Task prompt -
Reproduce each entry exactly as written.
[[ Records for this task, beginning ]]
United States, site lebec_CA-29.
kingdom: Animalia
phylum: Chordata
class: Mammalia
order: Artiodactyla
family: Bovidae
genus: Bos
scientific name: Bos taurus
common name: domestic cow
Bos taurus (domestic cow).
[[ Records for this task, end ]]
Exercise output -
United States, site lebec_CA-29.
kingdom: Animalia
phylum: Chordata
class: Mammalia
order: Artiodactyla
family: Bovidae
genus: Bos
scientific name: Bos taurus
common name: domestic cow
Bos taurus (domestic cow).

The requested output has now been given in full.